◆ **ACTIVITY**
Please copy out the passage of the flea-jump forum excerpt that opens with the words containing "Administrator" and closes with "in the air?".

◆ **DOCUMENT EXCERPT**

=-=-=-=-=

For (a), assuming this is on the surface of the earth, set a= -9.81 and solve $\frac{v_0^2}{19.62}= 0.440$ for $v_0$.

For (b), since a parabola is symmetric about its midline, take t equal to twice the "t" above, $-\frac{2v_0}{a}$.
2(2.94)/9.81=.599
 

MarkFL

Administrator
Staff member
Feb 24, 2012
13,775
a. If a flea can jumps straight up to a height of 0.440m.
what is the initial speed as it leaves the ground.
b. For how much time is it in the air?

ok I am sure we use this equation

$$x=x_0+v_o^t+\frac{1}{2} at^2$$

I watched another YT on this but it got to much complication
better just to come here
For part a), we could use conservation of energy...initially the flea has kinetic energy, and then when it reaches the apex of its jump, it has potential energy:

\(\displaystyle \frac{1}{2}mv_0^2=mgh\)

=-=-=-=-=

◆ **DATA SEGMENT**
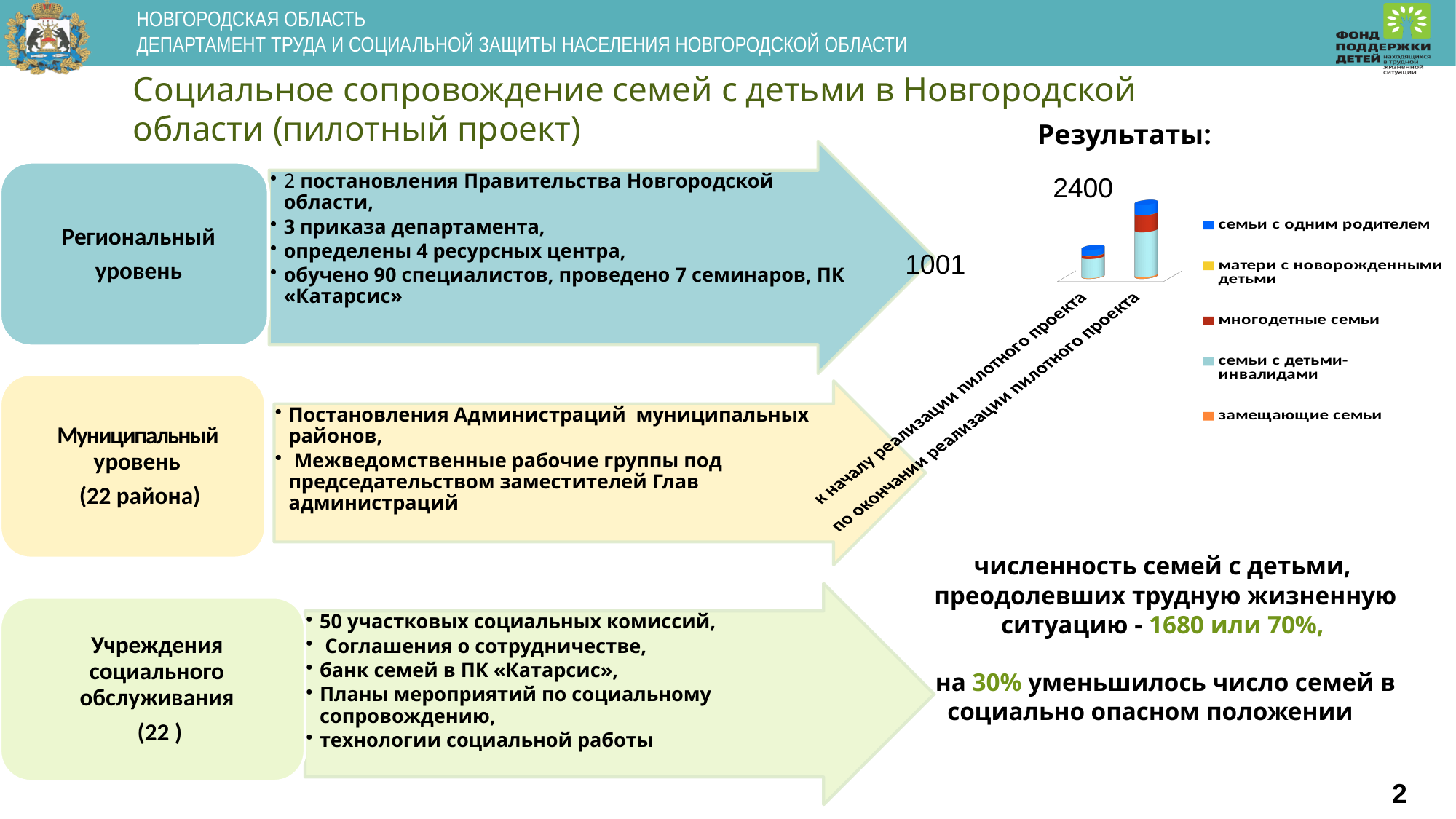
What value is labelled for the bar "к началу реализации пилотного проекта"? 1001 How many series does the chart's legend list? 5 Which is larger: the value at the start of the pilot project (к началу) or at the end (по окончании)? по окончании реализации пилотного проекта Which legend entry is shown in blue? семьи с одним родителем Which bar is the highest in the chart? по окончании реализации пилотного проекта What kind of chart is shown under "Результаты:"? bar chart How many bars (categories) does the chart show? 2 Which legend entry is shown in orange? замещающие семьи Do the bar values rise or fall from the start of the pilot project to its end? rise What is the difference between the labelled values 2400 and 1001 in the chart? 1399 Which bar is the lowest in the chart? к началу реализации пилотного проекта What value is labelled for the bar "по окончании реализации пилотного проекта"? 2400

=-=-=-=-=

◆ **YOUR SOLUTION**
Administrator
Staff member
Feb 24, 2012
13,775
a. If a flea can jumps straight up to a height of 0.440m.
what is the initial speed as it leaves the ground.
b. For how much time is it in the air?